#### [Task statement]
Replace "Scrutinising" with "Examining" throughout the listing below, leaving everything else the same. Omit the pictures from your copy.

#### [Data records]
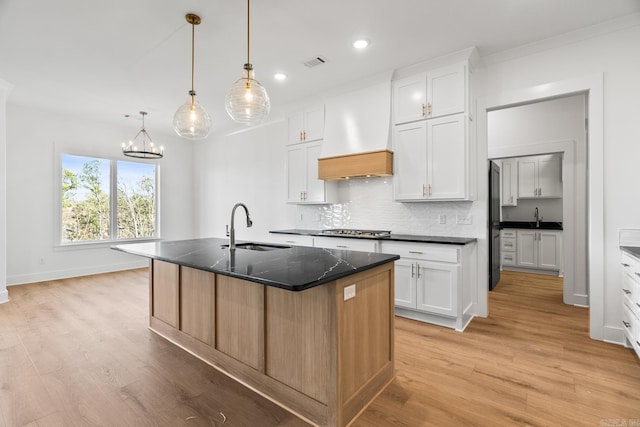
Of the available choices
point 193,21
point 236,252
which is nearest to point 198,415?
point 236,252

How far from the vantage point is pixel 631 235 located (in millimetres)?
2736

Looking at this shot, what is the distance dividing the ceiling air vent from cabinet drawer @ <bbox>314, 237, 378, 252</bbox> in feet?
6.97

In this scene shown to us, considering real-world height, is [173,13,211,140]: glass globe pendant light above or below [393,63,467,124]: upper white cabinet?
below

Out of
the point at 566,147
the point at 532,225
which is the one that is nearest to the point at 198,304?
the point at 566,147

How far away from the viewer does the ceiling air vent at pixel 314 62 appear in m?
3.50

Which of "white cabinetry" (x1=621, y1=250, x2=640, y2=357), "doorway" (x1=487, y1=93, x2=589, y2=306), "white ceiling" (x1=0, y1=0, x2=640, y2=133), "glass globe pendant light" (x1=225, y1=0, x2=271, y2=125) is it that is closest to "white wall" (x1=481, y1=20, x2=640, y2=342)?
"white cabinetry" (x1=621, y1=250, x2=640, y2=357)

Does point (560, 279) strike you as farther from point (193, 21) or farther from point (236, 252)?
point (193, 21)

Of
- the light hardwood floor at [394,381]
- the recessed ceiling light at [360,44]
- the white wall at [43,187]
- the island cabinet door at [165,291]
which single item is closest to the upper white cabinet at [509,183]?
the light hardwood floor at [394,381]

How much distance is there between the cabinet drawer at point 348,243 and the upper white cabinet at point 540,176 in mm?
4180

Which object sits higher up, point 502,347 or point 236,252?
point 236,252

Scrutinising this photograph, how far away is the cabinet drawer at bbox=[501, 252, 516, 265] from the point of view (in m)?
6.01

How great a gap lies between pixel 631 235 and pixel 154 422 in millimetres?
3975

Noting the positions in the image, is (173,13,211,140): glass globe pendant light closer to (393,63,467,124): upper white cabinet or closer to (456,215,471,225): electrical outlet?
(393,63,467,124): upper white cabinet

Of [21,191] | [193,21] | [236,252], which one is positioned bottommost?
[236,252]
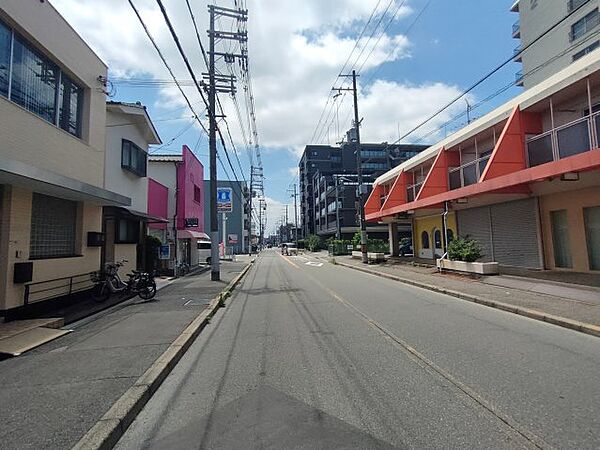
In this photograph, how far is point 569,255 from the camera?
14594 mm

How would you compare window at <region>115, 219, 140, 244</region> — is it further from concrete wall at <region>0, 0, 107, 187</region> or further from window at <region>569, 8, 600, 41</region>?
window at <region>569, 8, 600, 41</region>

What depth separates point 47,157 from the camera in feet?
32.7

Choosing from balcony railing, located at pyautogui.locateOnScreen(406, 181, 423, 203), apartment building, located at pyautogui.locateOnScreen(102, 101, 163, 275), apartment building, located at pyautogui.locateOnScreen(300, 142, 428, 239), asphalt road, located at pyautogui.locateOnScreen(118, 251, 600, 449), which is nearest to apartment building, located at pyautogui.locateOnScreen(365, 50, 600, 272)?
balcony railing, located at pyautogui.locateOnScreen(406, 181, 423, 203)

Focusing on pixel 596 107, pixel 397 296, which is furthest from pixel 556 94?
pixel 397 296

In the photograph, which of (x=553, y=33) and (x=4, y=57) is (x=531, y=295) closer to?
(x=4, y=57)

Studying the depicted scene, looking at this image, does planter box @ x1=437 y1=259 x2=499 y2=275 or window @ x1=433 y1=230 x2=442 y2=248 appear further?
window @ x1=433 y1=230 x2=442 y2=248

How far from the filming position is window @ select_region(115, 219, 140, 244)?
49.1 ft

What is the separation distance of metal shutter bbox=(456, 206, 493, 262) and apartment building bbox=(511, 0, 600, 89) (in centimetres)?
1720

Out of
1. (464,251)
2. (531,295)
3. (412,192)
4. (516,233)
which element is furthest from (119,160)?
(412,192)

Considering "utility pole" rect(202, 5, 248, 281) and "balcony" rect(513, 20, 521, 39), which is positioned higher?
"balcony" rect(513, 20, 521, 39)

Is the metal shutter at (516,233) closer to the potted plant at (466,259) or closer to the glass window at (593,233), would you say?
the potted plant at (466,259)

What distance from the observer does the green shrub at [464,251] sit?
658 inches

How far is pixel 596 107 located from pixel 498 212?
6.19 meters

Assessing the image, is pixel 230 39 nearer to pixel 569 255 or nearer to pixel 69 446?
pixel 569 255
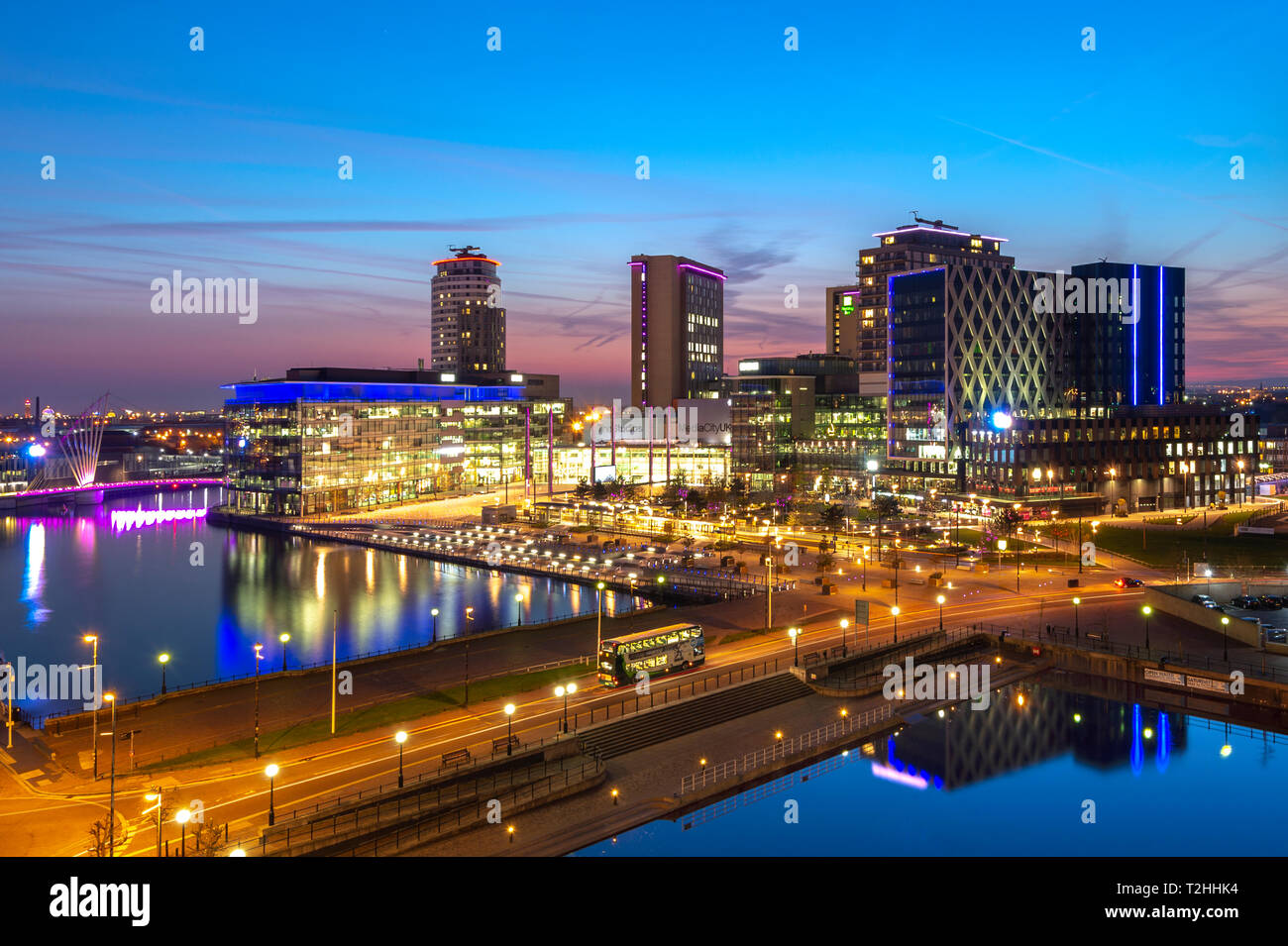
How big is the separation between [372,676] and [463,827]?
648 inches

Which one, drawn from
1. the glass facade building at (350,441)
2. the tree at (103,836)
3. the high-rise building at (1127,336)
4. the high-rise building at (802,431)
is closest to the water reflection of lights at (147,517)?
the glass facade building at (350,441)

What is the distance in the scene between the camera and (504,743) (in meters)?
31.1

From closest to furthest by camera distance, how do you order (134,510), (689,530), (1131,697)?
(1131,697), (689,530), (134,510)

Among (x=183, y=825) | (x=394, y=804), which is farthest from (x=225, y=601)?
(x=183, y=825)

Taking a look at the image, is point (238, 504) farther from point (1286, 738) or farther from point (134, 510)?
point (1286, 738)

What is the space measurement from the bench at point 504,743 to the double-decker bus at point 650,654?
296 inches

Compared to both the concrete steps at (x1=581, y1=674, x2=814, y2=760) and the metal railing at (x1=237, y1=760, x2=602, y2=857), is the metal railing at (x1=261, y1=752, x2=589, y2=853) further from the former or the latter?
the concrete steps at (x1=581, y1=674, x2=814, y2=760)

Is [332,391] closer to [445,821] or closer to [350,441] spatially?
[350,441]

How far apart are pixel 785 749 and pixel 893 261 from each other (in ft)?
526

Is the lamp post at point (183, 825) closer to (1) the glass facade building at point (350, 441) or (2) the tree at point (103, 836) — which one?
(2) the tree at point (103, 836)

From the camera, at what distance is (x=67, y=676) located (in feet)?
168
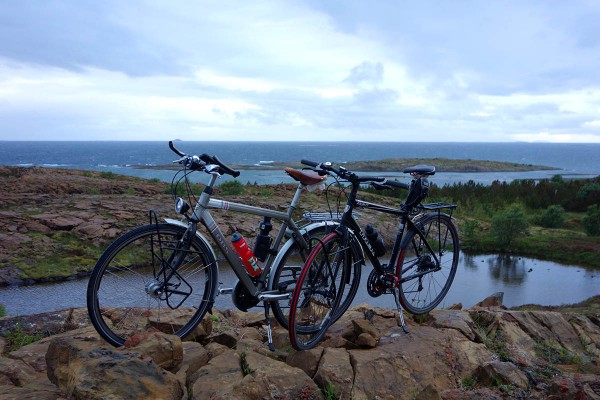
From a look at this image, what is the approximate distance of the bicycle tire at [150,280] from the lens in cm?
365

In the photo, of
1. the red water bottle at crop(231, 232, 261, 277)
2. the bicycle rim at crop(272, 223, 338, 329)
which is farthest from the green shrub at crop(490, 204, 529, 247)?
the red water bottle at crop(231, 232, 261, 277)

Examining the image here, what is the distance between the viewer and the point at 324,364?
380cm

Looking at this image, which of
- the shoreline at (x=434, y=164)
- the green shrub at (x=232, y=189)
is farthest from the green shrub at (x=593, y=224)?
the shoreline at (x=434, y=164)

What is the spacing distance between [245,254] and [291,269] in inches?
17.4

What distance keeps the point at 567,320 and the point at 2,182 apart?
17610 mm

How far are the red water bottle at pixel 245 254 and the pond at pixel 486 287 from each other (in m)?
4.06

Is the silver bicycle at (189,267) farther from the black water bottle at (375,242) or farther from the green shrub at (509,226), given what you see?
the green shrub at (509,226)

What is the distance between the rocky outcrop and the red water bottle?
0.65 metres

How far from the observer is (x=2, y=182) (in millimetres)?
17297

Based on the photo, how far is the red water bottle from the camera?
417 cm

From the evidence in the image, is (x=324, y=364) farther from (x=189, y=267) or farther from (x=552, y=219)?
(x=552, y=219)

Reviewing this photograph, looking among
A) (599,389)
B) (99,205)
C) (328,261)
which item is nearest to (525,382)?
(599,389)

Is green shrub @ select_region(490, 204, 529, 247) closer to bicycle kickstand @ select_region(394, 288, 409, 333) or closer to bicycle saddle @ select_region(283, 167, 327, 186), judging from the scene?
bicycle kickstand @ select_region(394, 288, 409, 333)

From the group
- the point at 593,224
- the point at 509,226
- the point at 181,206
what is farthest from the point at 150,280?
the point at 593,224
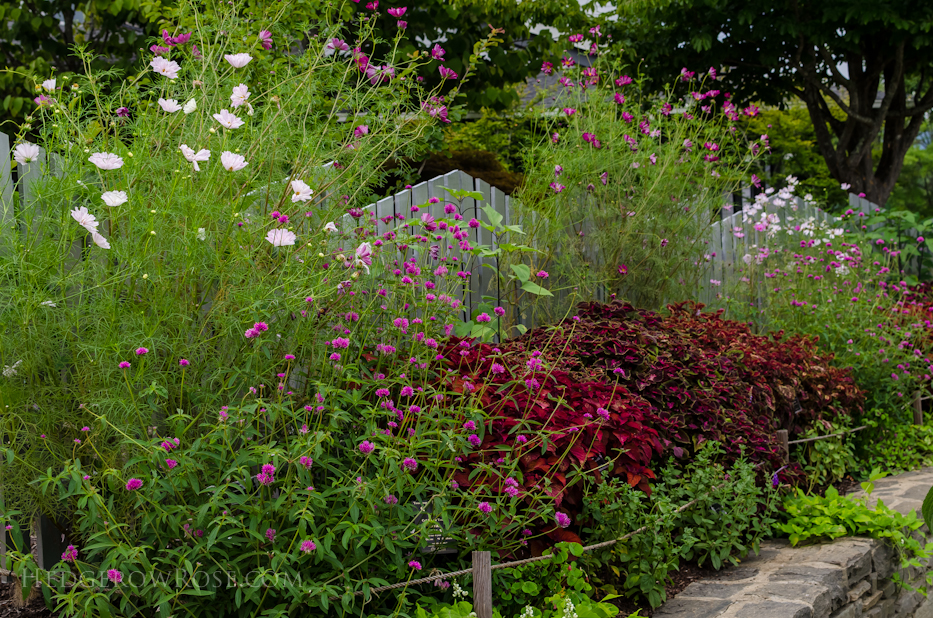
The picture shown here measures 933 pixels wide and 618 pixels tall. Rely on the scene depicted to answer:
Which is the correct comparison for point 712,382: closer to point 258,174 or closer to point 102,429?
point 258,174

#### [Written reply]
Of the available choices
point 193,21
point 236,252
which is nearest to point 198,415?
point 236,252

How far from the vantage point is pixel 631 235 located (in millimetres)?
2736

Looking at this shot, what is the distance dividing the ceiling air vent from cabinet drawer @ <bbox>314, 237, 378, 252</bbox> in feet?
6.97

In this scene shown to us, considering real-world height, is [173,13,211,140]: glass globe pendant light above or below [393,63,467,124]: upper white cabinet?
below

Out of
the point at 566,147
the point at 532,225
which is the one that is nearest to the point at 198,304?
the point at 566,147

How far away from the viewer does the ceiling air vent at pixel 314 62 appear in m?
3.50

Which of "white cabinetry" (x1=621, y1=250, x2=640, y2=357), "doorway" (x1=487, y1=93, x2=589, y2=306), "white ceiling" (x1=0, y1=0, x2=640, y2=133), "glass globe pendant light" (x1=225, y1=0, x2=271, y2=125) is it that is closest to "white wall" (x1=481, y1=20, x2=640, y2=342)?
"white cabinetry" (x1=621, y1=250, x2=640, y2=357)

Does point (560, 279) strike you as farther from point (193, 21) or farther from point (236, 252)?
point (193, 21)

Of
- the light hardwood floor at [394,381]
- the recessed ceiling light at [360,44]
- the white wall at [43,187]
- the island cabinet door at [165,291]
which single item is closest to the upper white cabinet at [509,183]?
the light hardwood floor at [394,381]

How much distance is there between the cabinet drawer at point 348,243 and the upper white cabinet at point 540,176 in mm?
4180

Which object sits higher up, point 502,347 or point 236,252?
point 236,252

Examining this photograph, how far away is the cabinet drawer at bbox=[501, 252, 516, 265] from the point of view (in m)?
6.01

How great a gap lies between pixel 631 235 and pixel 154 422 in millimetres?
3975

Noting the positions in the image, is (173,13,211,140): glass globe pendant light closer to (393,63,467,124): upper white cabinet or closer to (456,215,471,225): electrical outlet?
(393,63,467,124): upper white cabinet

Of [21,191] | [193,21] | [236,252], which one is positioned bottommost?
[236,252]
In this photograph, how far is point 569,255 from the camera?
14594 mm

How would you compare window at <region>115, 219, 140, 244</region> — is it further from concrete wall at <region>0, 0, 107, 187</region> or further from window at <region>569, 8, 600, 41</region>?
window at <region>569, 8, 600, 41</region>

What depth separates point 47,157 from the camera in feet?
32.7

Choosing from balcony railing, located at pyautogui.locateOnScreen(406, 181, 423, 203), apartment building, located at pyautogui.locateOnScreen(102, 101, 163, 275), apartment building, located at pyautogui.locateOnScreen(300, 142, 428, 239), asphalt road, located at pyautogui.locateOnScreen(118, 251, 600, 449), which is nearest to apartment building, located at pyautogui.locateOnScreen(365, 50, 600, 272)?
balcony railing, located at pyautogui.locateOnScreen(406, 181, 423, 203)

Focusing on pixel 596 107, pixel 397 296, which is furthest from pixel 556 94?
pixel 397 296

In the photograph, which of (x=553, y=33) and (x=4, y=57) is (x=531, y=295) closer to?
(x=4, y=57)

Studying the depicted scene, looking at this image, does planter box @ x1=437 y1=259 x2=499 y2=275 or window @ x1=433 y1=230 x2=442 y2=248 appear further?
window @ x1=433 y1=230 x2=442 y2=248

How far from the filming position is window @ select_region(115, 219, 140, 244)?
49.1 ft

What is the separation distance of metal shutter bbox=(456, 206, 493, 262) and apartment building bbox=(511, 0, 600, 89) (in centimetres)?
1720

Out of
1. (464,251)
2. (531,295)
3. (412,192)
4. (516,233)
which element is furthest from (119,160)?
(412,192)

Considering "utility pole" rect(202, 5, 248, 281) and "balcony" rect(513, 20, 521, 39), which is positioned higher?
"balcony" rect(513, 20, 521, 39)

Is the metal shutter at (516,233) closer to the potted plant at (466,259) or closer to the glass window at (593,233), would you say?
the potted plant at (466,259)

What distance from the observer does the green shrub at [464,251] sit?
658 inches

How far is pixel 596 107 located from pixel 498 212?
6.19 meters

Assessing the image, is pixel 230 39 nearer to pixel 569 255 or nearer to pixel 69 446?
pixel 569 255
How big is the separation between [372,676] and [463,827]?
648 inches

Which one, drawn from
1. the glass facade building at (350,441)
2. the tree at (103,836)
3. the high-rise building at (1127,336)
4. the high-rise building at (802,431)
is closest to the water reflection of lights at (147,517)?
the glass facade building at (350,441)

What is the distance in the scene between the camera and (504,743) (in meters)?
31.1

From closest to furthest by camera distance, how do you order (134,510), (689,530), (1131,697)?
(1131,697), (689,530), (134,510)

Among (x=183, y=825) | (x=394, y=804), which is farthest from (x=225, y=601)?
(x=183, y=825)

Taking a look at the image, is point (238, 504) farther from point (1286, 738) or farther from point (134, 510)?
point (1286, 738)

What is the space measurement from the bench at point 504,743 to the double-decker bus at point 650,654?
296 inches

Compared to both the concrete steps at (x1=581, y1=674, x2=814, y2=760) and the metal railing at (x1=237, y1=760, x2=602, y2=857), is the metal railing at (x1=261, y1=752, x2=589, y2=853) further from the former or the latter?
the concrete steps at (x1=581, y1=674, x2=814, y2=760)

Is [332,391] closer to [445,821] or closer to [350,441] spatially?
[350,441]

How far apart are pixel 785 749 and pixel 893 261 from each other (in ft)?
526

Is the lamp post at point (183, 825) closer to (1) the glass facade building at point (350, 441) or (2) the tree at point (103, 836) — which one?
(2) the tree at point (103, 836)

From the camera, at what distance is (x=67, y=676) located (in feet)?
168
From a look at this image, what is the approximate distance of the bicycle tire at [150,280] from the lens in cm?
365

In the photo, of
1. the red water bottle at crop(231, 232, 261, 277)
2. the bicycle rim at crop(272, 223, 338, 329)
which is farthest from the green shrub at crop(490, 204, 529, 247)?
the red water bottle at crop(231, 232, 261, 277)

Examining the image here, what is the distance between the viewer and the point at 324,364?
380cm

Looking at this image, which of
- the shoreline at (x=434, y=164)
- the green shrub at (x=232, y=189)
is farthest from the green shrub at (x=593, y=224)?
the shoreline at (x=434, y=164)

What is the spacing distance between [245,254] and [291,269] in inches?
17.4

What distance keeps the point at 567,320 and the point at 2,182 apart?
17610 mm

How far are the red water bottle at pixel 245 254 and the pond at pixel 486 287 from each other (in m)?
4.06

Is the silver bicycle at (189,267) farther from the black water bottle at (375,242) or farther from the green shrub at (509,226), given what you see?
the green shrub at (509,226)

What is the distance between the rocky outcrop and the red water bottle?
0.65 metres

How far from the observer is (x=2, y=182) (in millimetres)?
17297

Based on the photo, how far is the red water bottle from the camera?
417 cm

From the evidence in the image, is (x=324, y=364) farther from (x=189, y=267) or farther from (x=552, y=219)?
(x=552, y=219)

Reviewing this photograph, looking among
A) (599,389)
B) (99,205)
C) (328,261)
which item is nearest to (525,382)?
(599,389)

Is green shrub @ select_region(490, 204, 529, 247) closer to bicycle kickstand @ select_region(394, 288, 409, 333) or closer to bicycle saddle @ select_region(283, 167, 327, 186), judging from the scene?
bicycle kickstand @ select_region(394, 288, 409, 333)

From the group
- the point at 593,224
- the point at 509,226
- the point at 181,206
what is farthest from the point at 150,280?
the point at 593,224
The picture shown here measures 933 pixels wide and 618 pixels tall. Rely on the scene depicted to answer:
Which is the correct comparison for point 712,382: closer to point 258,174 or closer to point 102,429?
point 258,174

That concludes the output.